From the listing below, collect every line that contains the string "furthest". Case must match.
+--
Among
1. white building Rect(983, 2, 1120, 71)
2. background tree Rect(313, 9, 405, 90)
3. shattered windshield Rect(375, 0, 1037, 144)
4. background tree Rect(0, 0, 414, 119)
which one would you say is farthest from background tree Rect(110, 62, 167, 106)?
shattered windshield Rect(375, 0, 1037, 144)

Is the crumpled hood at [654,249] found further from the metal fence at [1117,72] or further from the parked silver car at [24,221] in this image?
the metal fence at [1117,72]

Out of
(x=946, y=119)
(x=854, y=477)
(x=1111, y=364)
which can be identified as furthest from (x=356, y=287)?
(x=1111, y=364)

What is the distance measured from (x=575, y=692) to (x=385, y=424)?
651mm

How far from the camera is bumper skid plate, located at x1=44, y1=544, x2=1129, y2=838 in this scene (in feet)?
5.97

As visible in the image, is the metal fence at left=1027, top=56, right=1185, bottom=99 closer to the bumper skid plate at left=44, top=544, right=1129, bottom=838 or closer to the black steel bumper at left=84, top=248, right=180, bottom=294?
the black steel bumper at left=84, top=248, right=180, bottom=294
+--
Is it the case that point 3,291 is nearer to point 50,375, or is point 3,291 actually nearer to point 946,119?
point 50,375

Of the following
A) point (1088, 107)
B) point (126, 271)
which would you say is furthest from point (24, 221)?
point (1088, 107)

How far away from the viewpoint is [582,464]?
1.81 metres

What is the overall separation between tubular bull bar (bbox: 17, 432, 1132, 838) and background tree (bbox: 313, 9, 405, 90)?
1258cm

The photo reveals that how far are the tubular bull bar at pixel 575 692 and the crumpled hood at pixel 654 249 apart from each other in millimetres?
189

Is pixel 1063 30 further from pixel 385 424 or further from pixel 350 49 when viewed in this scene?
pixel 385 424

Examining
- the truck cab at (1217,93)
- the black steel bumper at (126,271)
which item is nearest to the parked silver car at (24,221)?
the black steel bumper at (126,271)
+--
**TASK ANSWER**
which can be identified as furthest from (x=356, y=287)?
which would you say is furthest from point (24, 221)?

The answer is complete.